◆ **Perguntas**:
a. Transcreva literalmente o trecho do texto sobre Arendt e as mentiras de Trump que vai de "Paralelamente, a recente" até "tipo de abordagem.", incluindo essas palavras.
b. No texto sobre Arendt e as mentiras de Trump, em que ensaio, e de que ano, Arendt descreve a "desfactualização"?
c. Escreva a continuação do texto sobre Arendt e as mentiras de Trump, começando logo após a última frase apresentada.

◆ **Texto de estudo**:
──────────────────────────────
Paralelamente, a recente ordem de Jeff Bezos, dono do The Washington Post desde 2013 — e outro dos magnatas que aderiu ao trumpismo — de proibir opiniões contrárias às "liberdades pessoais" e ao "livre mercado" não deve ser vista como "fascista", mas enraizada na tradição e história "excepcionais" dos próprios Estados Unidos, que Bezos e Trump, outro milionário, explicitamente alegam representar e defender há anos com esta decisão — sendo o mundo dos negócios e do entretenimento a verdadeira genealogia das mentiras trumpistas, não o "mundo totalitário" — algo que nos leva à segunda fraqueza deste tipo de abordagem.
Acontece que as críticas às mentiras de Trump como “fascistas”, muitas vezes baseadas em referências a Hannah Arendt, geralmente interpretam mal o contexto em que sua análise surgiu. Embora Arendt, em As Origens do Totalitarismo, tenha de fato analisado as mentiras fascistas como uma ferramenta fundamental da propaganda totalitária, mais tarde sua principal referência para discutir o assunto não foi o fascismo, mas sim a própria política americana durante a Guerra do Vietnã.
Em seu ensaio Lying in Politics (1971), Arendt descreve o que ela chama de “desfactualização”, ou a falha em discernir fatos da ficção, não em relação ao fascismo, mas à maneira como cada presidente sucessivo dos EUA mentiu ao público sobre como Washington primeiro apoiou e depois conduziu a Guerra do Vietnã, conforme revelado pelo vazamento dos Documentos do Pentágono em 1971. O principal alvo de sua crítica não eram, portanto, os fascistas e suas mentiras, mas os “solucionadores de problemas” tecnocráticos e profissionais encarregados – em uma democracia – da política externa dos EUA durante a Guerra do Vietnã, conforme exposto pelos documentos vazados por Daniel Ellsberg e pela imprensa da época, primeiro, de fato, pelo próprio Post, mas sob diferentes proprietários e códigos profissionais.
──────────────────────────────
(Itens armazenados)
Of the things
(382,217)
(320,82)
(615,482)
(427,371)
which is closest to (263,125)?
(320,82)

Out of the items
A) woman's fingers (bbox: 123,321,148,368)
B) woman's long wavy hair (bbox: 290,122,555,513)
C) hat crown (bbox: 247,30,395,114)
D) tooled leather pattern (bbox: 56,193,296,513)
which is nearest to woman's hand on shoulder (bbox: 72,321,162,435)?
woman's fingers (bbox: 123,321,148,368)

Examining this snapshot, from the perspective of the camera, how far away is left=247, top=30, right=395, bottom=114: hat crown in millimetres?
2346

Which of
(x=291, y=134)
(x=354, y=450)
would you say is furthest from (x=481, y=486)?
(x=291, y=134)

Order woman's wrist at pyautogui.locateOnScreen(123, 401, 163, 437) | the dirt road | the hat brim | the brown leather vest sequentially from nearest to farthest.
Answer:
──────────────────────────────
◆ **Respostas escritas**:
a.
Paralelamente, a recente ordem de Jeff Bezos, dono do The Washington Post desde 2013 — e outro dos magnatas que aderiu ao trumpismo — de proibir opiniões contrárias às "liberdades pessoais" e ao "livre mercado" não deve ser vista como "fascista", mas enraizada na tradição e história "excepcionais" dos próprios Estados Unidos, que Bezos e Trump, outro milionário, explicitamente alegam representar e defender há anos com esta decisão — sendo o mundo dos negócios e do entretenimento a verdadeira genealogia das mentiras trumpistas, não o "mundo totalitário" — algo que nos leva à segunda fraqueza deste tipo de abordagem.

b. No ensaio Lying in Politics, de 1971.

c.
É aqui que tudo isso se encaixa ainda mais nos dias atuais. Arendt, que idolatrava a Revolução Americana em detrimento da Francesa, estava profundamente preocupada no final da década de 1960 com o declínio dos Estados Unidos e seu império, e mentir na política era, aos seus olhos, um dos sintomas desse (longo) declínio. A mesma para a qual Trump hoje se apresenta como uma panaceia (MAGA), sendo na realidade seu próximo sintoma, junto com suas mentiras.
Mas, além de mentiroso, Trump – algo igualmente ignorado com frequência – é também, de forma dialética, às vezes um espetacular “contador da verdade” quando, por exemplo, afirmou que a invasão do Iraque foi um “erro” e um “desastre” – alienando tanto o establishment republicano quanto o democrata – ou quando, recentemente, anunciou que a ordem pós-Guerra Fria já acabou (e um “realinhamento” é necessário) ou que a guerra na Ucrânia é impossível de vencer por meios militares e que este país “deve esquecer a OTAN”, algo que os democratas e seus aliados – emulando a negação de Johnson em relação ao Vietnã, algo que só Nixon foi capaz de resolver – sabiam bem há anos, mas não ousavam dizê-lo.